提示文:
● ● ● ●
これは、事例問題ですので難しいでしょう。
選択肢は
「障害基礎年金、遺族基礎年金 」
「障害基礎年金、遺族基礎年金、遺族厚生年金 」
「障害基礎年金、障害厚生年金、遺族基礎年金 」
「障害基礎年金、障害厚生年金、遺族基礎年金、遺族厚生年」
ですが、まず障害基礎年金が受給できることが出来ますので遺族給付として何が受給できるかという点ですが、甲には、死亡の当時、生計を同一にする50歳の妻(乙)と17歳の未婚の子がおり、乙の前年収入は年額500万円、子の前年収入は0円であった。
とありますので妻乙は子のある配偶者で生計維持要件がありますので遺族基礎年の受給権が発生します。
さらに死亡した甲は20歳の誕生日に就職し,46歳に達した日に退職していますので厚生年金保険の加入期間は26年間となり、老齢厚生年金の受給資格期間を満たしていますので、妻乙は長期要件による遺族厚生年金を受け取ることが出来ます。
かなり、応用的な問題ですが遺族基礎年金、遺族厚生年金の受給要件を理解しておけば解答は不可能ではないでしょう。
● ● ● ●
資料:

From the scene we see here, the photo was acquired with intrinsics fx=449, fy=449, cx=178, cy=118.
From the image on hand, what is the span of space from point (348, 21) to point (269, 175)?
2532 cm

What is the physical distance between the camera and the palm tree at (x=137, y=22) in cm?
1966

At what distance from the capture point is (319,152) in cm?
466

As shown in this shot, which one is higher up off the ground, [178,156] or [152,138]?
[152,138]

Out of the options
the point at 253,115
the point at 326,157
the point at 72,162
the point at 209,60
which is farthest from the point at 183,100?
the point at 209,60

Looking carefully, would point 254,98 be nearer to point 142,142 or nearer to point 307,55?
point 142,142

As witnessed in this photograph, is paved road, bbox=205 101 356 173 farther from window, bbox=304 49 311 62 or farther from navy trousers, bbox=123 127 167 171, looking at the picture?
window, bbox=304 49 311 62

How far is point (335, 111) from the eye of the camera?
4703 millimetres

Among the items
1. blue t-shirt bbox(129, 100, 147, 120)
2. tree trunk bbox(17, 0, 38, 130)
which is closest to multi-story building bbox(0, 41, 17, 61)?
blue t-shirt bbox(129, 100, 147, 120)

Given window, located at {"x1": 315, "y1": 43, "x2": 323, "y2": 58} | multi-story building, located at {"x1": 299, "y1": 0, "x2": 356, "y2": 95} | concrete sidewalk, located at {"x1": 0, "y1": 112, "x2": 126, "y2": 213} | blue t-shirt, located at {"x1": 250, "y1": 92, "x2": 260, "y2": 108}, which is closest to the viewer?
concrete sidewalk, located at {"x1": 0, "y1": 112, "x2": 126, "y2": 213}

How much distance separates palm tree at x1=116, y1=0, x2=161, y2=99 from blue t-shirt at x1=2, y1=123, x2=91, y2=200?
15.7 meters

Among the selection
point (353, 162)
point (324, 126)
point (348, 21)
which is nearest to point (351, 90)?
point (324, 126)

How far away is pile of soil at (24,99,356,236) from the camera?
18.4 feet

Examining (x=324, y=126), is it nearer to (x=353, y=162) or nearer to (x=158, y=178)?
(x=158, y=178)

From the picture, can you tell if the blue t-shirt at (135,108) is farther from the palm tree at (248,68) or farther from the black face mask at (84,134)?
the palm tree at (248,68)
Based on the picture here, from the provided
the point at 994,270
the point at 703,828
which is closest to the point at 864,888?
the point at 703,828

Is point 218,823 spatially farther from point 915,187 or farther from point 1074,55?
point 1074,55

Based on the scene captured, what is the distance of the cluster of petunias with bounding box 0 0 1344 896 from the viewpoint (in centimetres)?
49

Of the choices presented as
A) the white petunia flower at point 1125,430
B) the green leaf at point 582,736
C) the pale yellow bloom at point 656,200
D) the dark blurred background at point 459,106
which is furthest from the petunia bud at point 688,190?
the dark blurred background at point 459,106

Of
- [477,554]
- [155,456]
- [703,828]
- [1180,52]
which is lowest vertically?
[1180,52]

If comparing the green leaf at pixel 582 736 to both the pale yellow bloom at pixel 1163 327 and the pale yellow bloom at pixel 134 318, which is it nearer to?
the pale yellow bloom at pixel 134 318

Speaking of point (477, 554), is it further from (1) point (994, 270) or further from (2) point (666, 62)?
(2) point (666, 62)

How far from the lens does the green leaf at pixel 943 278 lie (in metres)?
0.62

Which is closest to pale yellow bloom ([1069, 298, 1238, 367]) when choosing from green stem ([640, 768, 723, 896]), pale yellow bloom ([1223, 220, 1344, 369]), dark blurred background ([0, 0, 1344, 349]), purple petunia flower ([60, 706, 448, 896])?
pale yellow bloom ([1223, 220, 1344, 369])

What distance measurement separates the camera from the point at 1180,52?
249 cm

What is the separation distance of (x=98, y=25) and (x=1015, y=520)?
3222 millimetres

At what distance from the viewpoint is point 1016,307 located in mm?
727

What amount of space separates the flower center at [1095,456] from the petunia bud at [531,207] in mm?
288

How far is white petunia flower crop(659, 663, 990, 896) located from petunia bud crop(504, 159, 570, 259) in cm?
● ● ● ●
課題:
A – 次の(i)〜(iii)が提示文の内容と一致するかどうかを判定し、それぞれ「はい」か「いいえ」で答え、判断の根拠となる提示文の語句をそのまま引用してください。(i) 乙の前年収入は年額500万円であった。(ii) 甲の厚生年金保険の加入期間は20年間である。(iii) 妻乙は短期要件による遺族厚生年金を受け取ることができる。
B – 提示文によると、死亡した甲は何歳に達した日に退職しましたか。

解答例:
A –
(i) はい。「乙の前年収入は年額500万円」
(ii) いいえ。「厚生年金保険の加入期間は26年間となり」
(iii) いいえ。「妻乙は長期要件による遺族厚生年金を受け取ることが出来ます」

B – 46歳に達した日です。